▶ **Quoted passage**:
%%

WASHINGTON – Many lawmakers on Capitol Hill are challenging the administration’s plan to cut back on shipbuilding even as the proposed Pentagon budget would zoom up by $48 billion to $379 billion.
“The trend in shipbuilding worsens in this budget,” Rep. Ike Skelton, top Democrat on the House Armed Services Committee, told Defense Secretary Donald H. Rumsfeld at a hearing Wednesday.
“The request for five new ships again falls well below replacement rates and continues the dangerous trend that will soon bring the United States to a 200-ship Navy – a level totally inadequate for the protection of sea lanes and other American interests,” said Skelton, D-Mo.
Rumsfeld tried to pre-empt some criticism in appearances before the House and Senate Armed Services panels by saying in his opening remarks: “We clearly were not able to fund shipbuilding at replacement rates in 2003, and we must do that in the future.”
The Navy’s four-year defense plan budgets five ships in 2004, seven in 2005, seven in 2006, and 10 in 2007.

%%

▶ **Records**:
%%

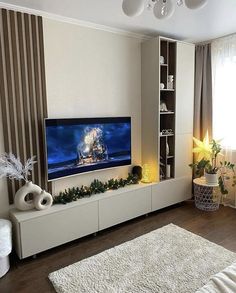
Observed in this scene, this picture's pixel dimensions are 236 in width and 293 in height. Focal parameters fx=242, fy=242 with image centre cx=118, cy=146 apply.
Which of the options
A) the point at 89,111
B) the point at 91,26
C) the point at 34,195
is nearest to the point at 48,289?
the point at 34,195

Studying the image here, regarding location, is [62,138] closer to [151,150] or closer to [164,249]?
[151,150]

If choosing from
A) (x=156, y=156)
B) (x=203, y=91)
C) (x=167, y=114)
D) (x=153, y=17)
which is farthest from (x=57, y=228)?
(x=203, y=91)

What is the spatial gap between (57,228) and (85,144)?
996mm

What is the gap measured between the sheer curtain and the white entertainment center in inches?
14.6

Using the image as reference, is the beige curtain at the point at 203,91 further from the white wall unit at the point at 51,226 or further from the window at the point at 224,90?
the white wall unit at the point at 51,226

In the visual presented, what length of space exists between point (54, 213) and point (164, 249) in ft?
3.87

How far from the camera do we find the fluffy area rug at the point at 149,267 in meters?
1.95

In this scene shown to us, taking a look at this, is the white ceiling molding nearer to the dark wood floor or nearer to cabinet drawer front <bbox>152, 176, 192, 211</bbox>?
cabinet drawer front <bbox>152, 176, 192, 211</bbox>

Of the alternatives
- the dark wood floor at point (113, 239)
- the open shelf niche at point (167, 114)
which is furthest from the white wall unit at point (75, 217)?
the open shelf niche at point (167, 114)

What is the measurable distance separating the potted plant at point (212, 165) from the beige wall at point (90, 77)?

%%

Please quote the whole shipbuilding article word for word. Rely on the shipbuilding article alone, not the listing.

WASHINGTON – Many lawmakers on Capitol Hill are challenging the administration’s plan to cut back on shipbuilding even as the proposed Pentagon budget would zoom up by $48 billion to $379 billion.
“The trend in shipbuilding worsens in this budget,” Rep. Ike Skelton, top Democrat on the House Armed Services Committee, told Defense Secretary Donald H. Rumsfeld at a hearing Wednesday.
“The request for five new ships again falls well below replacement rates and continues the dangerous trend that will soon bring the United States to a 200-ship Navy – a level totally inadequate for the protection of sea lanes and other American interests,” said Skelton, D-Mo.
Rumsfeld tried to pre-empt some criticism in appearances before the House and Senate Armed Services panels by saying in his opening remarks: “We clearly were not able to fund shipbuilding at replacement rates in 2003, and we must do that in the future.”
The Navy’s four-year defense plan budgets five ships in 2004, seven in 2005, seven in 2006, and 10 in 2007.